The Broncos haven’t had a glimpse on the field of their most important free agent signing — outside linebacker Randy Gregory.
The Broncos were aware of Gregory’s shoulder issues when they signed him to a $70 million contract. He underwent surgery shortly after signing with the Broncos and has not participated in any of the team’s OTAs or minicamps.
Hackett was oddly coy in May and June about whether Gregory will be allowed when training camp opens, but defensive coordinator Ejiro Evero said Gregory did his part to learn the new scheme.
“He’s done a good job on things he can control,” Evero said. “He’s been great in class, he’s been great asking questions and trying to learn as much as he can. I’m really happy with what he’s done so far.”

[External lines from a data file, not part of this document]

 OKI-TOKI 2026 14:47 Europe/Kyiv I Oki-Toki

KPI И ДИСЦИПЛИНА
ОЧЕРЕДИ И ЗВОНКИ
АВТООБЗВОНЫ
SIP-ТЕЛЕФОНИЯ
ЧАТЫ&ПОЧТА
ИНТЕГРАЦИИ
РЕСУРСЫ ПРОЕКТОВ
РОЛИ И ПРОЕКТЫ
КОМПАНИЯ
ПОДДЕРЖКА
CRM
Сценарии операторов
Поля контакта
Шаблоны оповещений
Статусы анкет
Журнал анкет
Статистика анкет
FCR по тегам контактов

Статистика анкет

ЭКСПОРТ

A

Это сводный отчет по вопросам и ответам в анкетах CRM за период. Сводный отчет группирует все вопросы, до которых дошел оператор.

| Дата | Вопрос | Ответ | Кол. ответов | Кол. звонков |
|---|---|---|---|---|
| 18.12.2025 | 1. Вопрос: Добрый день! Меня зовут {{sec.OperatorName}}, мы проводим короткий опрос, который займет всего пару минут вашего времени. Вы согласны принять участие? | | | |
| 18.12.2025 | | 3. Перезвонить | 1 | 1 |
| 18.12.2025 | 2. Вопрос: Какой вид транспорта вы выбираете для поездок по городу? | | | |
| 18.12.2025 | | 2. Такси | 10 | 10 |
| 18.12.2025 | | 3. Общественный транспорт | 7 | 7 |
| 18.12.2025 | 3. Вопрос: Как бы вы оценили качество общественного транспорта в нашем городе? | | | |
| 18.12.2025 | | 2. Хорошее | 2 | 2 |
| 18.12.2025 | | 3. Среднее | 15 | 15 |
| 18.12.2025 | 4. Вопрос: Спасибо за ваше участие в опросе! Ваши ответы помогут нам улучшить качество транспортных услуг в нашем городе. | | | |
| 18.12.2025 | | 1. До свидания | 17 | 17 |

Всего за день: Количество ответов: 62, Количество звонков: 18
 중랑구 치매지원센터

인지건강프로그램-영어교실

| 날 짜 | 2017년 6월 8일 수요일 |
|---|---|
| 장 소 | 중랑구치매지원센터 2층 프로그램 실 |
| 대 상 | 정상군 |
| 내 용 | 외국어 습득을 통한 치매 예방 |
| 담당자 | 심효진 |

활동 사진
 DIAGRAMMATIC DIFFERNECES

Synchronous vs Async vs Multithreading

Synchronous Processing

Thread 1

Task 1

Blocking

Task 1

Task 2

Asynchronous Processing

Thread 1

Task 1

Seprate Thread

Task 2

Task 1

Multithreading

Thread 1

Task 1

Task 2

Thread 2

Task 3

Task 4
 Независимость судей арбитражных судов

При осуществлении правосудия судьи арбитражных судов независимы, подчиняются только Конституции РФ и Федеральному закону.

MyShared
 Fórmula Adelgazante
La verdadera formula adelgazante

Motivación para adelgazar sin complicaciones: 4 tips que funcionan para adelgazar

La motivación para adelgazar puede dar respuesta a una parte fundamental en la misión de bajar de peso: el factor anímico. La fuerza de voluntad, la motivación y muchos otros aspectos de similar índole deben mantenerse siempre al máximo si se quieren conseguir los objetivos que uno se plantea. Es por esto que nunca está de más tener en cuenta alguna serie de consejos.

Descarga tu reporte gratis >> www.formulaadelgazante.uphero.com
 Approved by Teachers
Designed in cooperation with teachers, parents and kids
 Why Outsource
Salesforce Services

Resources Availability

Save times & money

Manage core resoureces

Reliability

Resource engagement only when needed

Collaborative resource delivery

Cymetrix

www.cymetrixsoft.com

Wide receiver Jerry Jeudy has also been a limited participant throughout the offseason. He was arrested on May 14 for a misdemeanor domestic violence charge. The charges were ultimately dismissed on May 31, but he was kept out of practice as the case was reviewed by the Arapahoe County District Attorney’s Office.
Jeudy then suffered a leg injury when he returned to the training ground, so he did not complete the OTAs or participate in the two mandatory minicamp practices. After a season without a touchdown in 2021, Jeudy will at least have some ground to make up for on other receivers when camp opens.